- _Problem statement_: List every item that the passage about the 160 mile round trip on foot says is being packed onto the sled.

- _Text extract_:

····················

I’ll soon be venturing into my longest distance on foot. 6am on Friday 6th, I embark on a 160 mile round trip from Rice Lake, WI to Park Falls, WI. In 2016, I completed the 80 mile distance from Park Falls to Rice Lake. So why not double it? Needless to say, as I continue to pack calories, hydration, required gear, extra clothing, etc. onto my sled, I’m having second thoughts, third thoughts, random weird thoughts, and very few, “This is going to be easy” thoughts. This isn’t unusual for me. I don’t want to underestimate the undeniably difficult nature of such an effort. I want to succeed, yet I know it will take an extreme effort.

····················

- _Rows_:
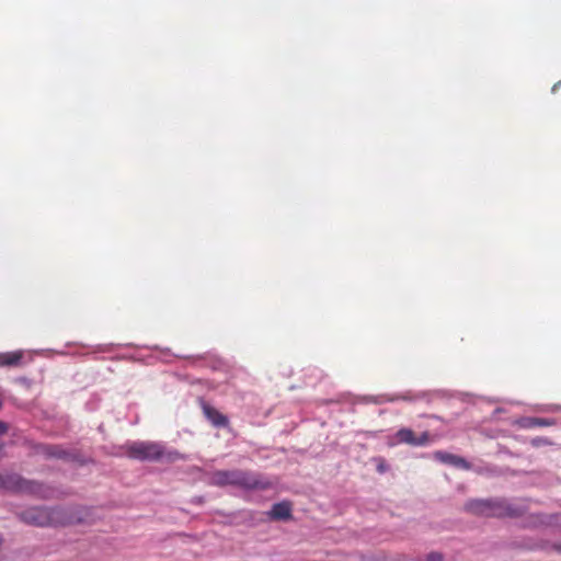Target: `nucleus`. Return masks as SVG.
Segmentation results:
<instances>
[{
	"mask_svg": "<svg viewBox=\"0 0 561 561\" xmlns=\"http://www.w3.org/2000/svg\"><path fill=\"white\" fill-rule=\"evenodd\" d=\"M525 422L526 427L552 426L556 424L554 420L543 417H529Z\"/></svg>",
	"mask_w": 561,
	"mask_h": 561,
	"instance_id": "f8f14e48",
	"label": "nucleus"
},
{
	"mask_svg": "<svg viewBox=\"0 0 561 561\" xmlns=\"http://www.w3.org/2000/svg\"><path fill=\"white\" fill-rule=\"evenodd\" d=\"M534 445H539L540 443H547L546 439H541V438H537V439H534Z\"/></svg>",
	"mask_w": 561,
	"mask_h": 561,
	"instance_id": "2eb2a0df",
	"label": "nucleus"
},
{
	"mask_svg": "<svg viewBox=\"0 0 561 561\" xmlns=\"http://www.w3.org/2000/svg\"><path fill=\"white\" fill-rule=\"evenodd\" d=\"M396 439L399 444L424 446L430 443V434L423 432L420 436H416L411 428L403 427L396 433Z\"/></svg>",
	"mask_w": 561,
	"mask_h": 561,
	"instance_id": "423d86ee",
	"label": "nucleus"
},
{
	"mask_svg": "<svg viewBox=\"0 0 561 561\" xmlns=\"http://www.w3.org/2000/svg\"><path fill=\"white\" fill-rule=\"evenodd\" d=\"M209 483L215 486H238L244 490H267L273 483L264 476L241 469L217 470L209 477Z\"/></svg>",
	"mask_w": 561,
	"mask_h": 561,
	"instance_id": "f257e3e1",
	"label": "nucleus"
},
{
	"mask_svg": "<svg viewBox=\"0 0 561 561\" xmlns=\"http://www.w3.org/2000/svg\"><path fill=\"white\" fill-rule=\"evenodd\" d=\"M8 432V424L0 421V436Z\"/></svg>",
	"mask_w": 561,
	"mask_h": 561,
	"instance_id": "4468645a",
	"label": "nucleus"
},
{
	"mask_svg": "<svg viewBox=\"0 0 561 561\" xmlns=\"http://www.w3.org/2000/svg\"><path fill=\"white\" fill-rule=\"evenodd\" d=\"M37 450L47 458H66L68 456V453L57 445H41Z\"/></svg>",
	"mask_w": 561,
	"mask_h": 561,
	"instance_id": "9b49d317",
	"label": "nucleus"
},
{
	"mask_svg": "<svg viewBox=\"0 0 561 561\" xmlns=\"http://www.w3.org/2000/svg\"><path fill=\"white\" fill-rule=\"evenodd\" d=\"M22 351L0 353V367H19L23 359Z\"/></svg>",
	"mask_w": 561,
	"mask_h": 561,
	"instance_id": "9d476101",
	"label": "nucleus"
},
{
	"mask_svg": "<svg viewBox=\"0 0 561 561\" xmlns=\"http://www.w3.org/2000/svg\"><path fill=\"white\" fill-rule=\"evenodd\" d=\"M556 549L561 552V546H557Z\"/></svg>",
	"mask_w": 561,
	"mask_h": 561,
	"instance_id": "f3484780",
	"label": "nucleus"
},
{
	"mask_svg": "<svg viewBox=\"0 0 561 561\" xmlns=\"http://www.w3.org/2000/svg\"><path fill=\"white\" fill-rule=\"evenodd\" d=\"M0 488H18L20 490L36 494L42 497H48L49 494L51 493L50 489L45 488L41 483L23 480L18 476H3L1 473Z\"/></svg>",
	"mask_w": 561,
	"mask_h": 561,
	"instance_id": "39448f33",
	"label": "nucleus"
},
{
	"mask_svg": "<svg viewBox=\"0 0 561 561\" xmlns=\"http://www.w3.org/2000/svg\"><path fill=\"white\" fill-rule=\"evenodd\" d=\"M561 82L559 81L558 83H556L553 87H552V92H556L557 89H559Z\"/></svg>",
	"mask_w": 561,
	"mask_h": 561,
	"instance_id": "dca6fc26",
	"label": "nucleus"
},
{
	"mask_svg": "<svg viewBox=\"0 0 561 561\" xmlns=\"http://www.w3.org/2000/svg\"><path fill=\"white\" fill-rule=\"evenodd\" d=\"M127 456L138 460H158L163 455V447L152 442H136L127 446Z\"/></svg>",
	"mask_w": 561,
	"mask_h": 561,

····················

- _Written answer_: Calories, hydration, required gear, extra clothing